Abstract 3426: Myostatin Deletion Preserves Cardiac Function in Senescent Mice

Abstract

Myostatin (MSTN) is a well-known negative regulator of skeletal muscle mass, and MSTN inhibition is being considered as therapy for multiple conditions associated with muscle wasting, including sarcopenia of aging. We have previously shown that MSTN inhibits phenylephrine-induced cardiomyocyte hypertrophy, however whether MSTN has a physiological role in regulating cardiac hypertrophy or function at baseline or with aging remains unclear. To determine if MSTN is dynamically regulated with aging, we performed QRT-PCR on hearts from male wild-type (WT) senescent mice (24 months old (mos)) and rats (32 mos).
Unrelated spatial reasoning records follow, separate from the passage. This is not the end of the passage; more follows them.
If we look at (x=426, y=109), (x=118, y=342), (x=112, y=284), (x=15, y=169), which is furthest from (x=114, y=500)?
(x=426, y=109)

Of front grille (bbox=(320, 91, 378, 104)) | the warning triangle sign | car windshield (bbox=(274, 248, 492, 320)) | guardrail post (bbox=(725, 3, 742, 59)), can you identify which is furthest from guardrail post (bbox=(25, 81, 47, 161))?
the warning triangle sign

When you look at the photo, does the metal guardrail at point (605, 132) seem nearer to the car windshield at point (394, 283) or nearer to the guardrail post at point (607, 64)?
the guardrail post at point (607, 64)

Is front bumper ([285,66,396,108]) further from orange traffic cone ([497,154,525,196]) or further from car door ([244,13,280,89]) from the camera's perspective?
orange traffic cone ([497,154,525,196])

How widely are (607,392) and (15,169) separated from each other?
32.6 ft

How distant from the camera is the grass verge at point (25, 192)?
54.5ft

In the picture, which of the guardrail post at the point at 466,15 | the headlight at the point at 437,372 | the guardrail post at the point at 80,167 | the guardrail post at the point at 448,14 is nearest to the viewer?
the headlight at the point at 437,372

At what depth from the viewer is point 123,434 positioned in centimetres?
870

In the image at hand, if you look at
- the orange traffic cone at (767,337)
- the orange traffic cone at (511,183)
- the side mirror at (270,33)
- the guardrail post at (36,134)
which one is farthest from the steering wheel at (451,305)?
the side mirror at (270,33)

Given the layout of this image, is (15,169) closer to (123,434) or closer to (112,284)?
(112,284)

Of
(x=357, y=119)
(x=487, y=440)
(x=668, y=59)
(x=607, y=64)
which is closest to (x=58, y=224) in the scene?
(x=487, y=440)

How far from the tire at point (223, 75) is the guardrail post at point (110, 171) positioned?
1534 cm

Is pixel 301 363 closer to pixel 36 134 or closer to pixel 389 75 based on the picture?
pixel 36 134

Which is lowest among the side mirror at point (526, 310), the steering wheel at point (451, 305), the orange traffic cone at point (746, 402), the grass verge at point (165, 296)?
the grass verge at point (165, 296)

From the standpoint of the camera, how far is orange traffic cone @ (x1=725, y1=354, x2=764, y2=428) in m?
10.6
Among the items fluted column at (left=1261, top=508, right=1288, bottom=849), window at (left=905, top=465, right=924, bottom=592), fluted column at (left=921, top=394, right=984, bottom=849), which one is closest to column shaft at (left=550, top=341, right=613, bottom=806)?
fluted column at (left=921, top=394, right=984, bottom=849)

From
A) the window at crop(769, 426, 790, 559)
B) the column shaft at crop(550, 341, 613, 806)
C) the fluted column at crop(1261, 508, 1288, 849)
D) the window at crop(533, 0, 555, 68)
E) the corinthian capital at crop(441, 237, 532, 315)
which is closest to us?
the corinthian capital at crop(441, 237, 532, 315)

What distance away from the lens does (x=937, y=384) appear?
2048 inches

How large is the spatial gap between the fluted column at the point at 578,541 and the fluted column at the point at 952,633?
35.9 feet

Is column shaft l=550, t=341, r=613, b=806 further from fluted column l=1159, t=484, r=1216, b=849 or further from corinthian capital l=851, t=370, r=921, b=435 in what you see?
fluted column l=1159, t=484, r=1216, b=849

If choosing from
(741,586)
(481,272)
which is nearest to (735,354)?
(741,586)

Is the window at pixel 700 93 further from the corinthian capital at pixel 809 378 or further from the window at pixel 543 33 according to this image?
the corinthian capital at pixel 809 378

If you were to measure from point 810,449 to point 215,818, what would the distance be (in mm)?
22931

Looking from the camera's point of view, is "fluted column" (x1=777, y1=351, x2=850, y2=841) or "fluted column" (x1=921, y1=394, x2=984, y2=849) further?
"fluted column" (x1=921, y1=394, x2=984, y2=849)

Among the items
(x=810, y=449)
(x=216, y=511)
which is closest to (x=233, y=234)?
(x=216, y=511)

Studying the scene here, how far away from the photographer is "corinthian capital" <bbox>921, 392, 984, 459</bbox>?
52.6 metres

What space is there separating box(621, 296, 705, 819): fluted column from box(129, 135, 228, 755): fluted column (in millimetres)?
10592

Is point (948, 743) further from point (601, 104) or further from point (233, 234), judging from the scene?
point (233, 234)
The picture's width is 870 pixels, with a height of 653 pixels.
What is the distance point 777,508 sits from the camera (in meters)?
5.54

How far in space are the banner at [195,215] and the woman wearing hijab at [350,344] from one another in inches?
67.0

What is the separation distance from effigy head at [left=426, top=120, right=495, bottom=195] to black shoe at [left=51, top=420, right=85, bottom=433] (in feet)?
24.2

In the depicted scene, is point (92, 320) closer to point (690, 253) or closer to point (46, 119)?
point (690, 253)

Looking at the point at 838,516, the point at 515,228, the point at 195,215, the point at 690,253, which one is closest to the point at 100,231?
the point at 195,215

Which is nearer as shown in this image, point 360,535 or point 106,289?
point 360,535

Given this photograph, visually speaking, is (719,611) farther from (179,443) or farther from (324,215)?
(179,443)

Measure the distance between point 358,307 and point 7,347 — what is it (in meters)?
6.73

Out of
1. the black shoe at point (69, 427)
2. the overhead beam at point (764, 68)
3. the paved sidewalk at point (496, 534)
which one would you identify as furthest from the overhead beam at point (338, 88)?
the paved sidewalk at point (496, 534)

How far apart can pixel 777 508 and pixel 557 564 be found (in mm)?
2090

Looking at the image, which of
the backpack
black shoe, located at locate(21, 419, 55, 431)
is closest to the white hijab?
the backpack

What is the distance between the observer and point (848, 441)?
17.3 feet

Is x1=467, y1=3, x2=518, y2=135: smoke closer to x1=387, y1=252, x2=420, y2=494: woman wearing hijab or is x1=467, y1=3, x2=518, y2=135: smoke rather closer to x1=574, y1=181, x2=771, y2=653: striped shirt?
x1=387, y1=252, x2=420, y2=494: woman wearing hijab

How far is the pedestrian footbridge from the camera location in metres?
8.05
MSTN mRNA levels were increased in old versus young (4 mos) hearts (2.5- and 4-fold respectively, p<0.05). To study the functional significance of MSTN in aging, we maintained germline MSTN-knockout mice (MSTN −/− ) and their WT littermates for 24 –27 months. We found no difference in heart weight of aged male MSTN −/− compared to WT mice (162.5±17.0 (n=4) vs 153.2±4.2 (n=4) mg, p=0.51), which would argue against an inhibitory role for MSTN in age-related increases in cardiac mass. We also performed echocardiography on unanesthetized senescent MSTN −/− and WT mice. MSTN −/− mice had better fractional shortening (58.1±2.0 (n=7) vs 49.4±1.2 (n=8) %, p=0.002) and smaller LV end-diastolic diameter (3.41±0.19 vs 2.71±0.14 mm, p=0.012) compared to WT. The decreased cardiac function seen in aged WT mice was associated with increased cardiac fibrosis on Masson-Trichrome stained sections. Western blot analysis also demonstrated a 3.3-fold increase in phospholamban phosphorylation in MSTN −/− hearts (p<0.05), compared to WT, while no differences in SERCA2a or calsequestrin protein levels were seen. We conclude that MSTN increases in the heart with aging, and that genetic deletion of MSTN results in improved cardiac function without a difference in heart mass in senescent mice. Decreased cardiac fibrosis and increased inhibition (phosphorylation) of phospholamban likely contribute to the better cardiac function seen in senescent MSTN −/− mice. These results suggest that inhibiting MSTN for sarcopenia in the elderly may also benefit cardiac function and could represent a novel therapeutic approach for ameliorating cardiac dysfunction and/or fibrosis. This research has received full or partial funding support from the American Heart Association, AHA Founders Affiliate (Connecticut, Maine, Massachusetts, New Hampshire, New Jersey, New York, Rhode Island, Vermont).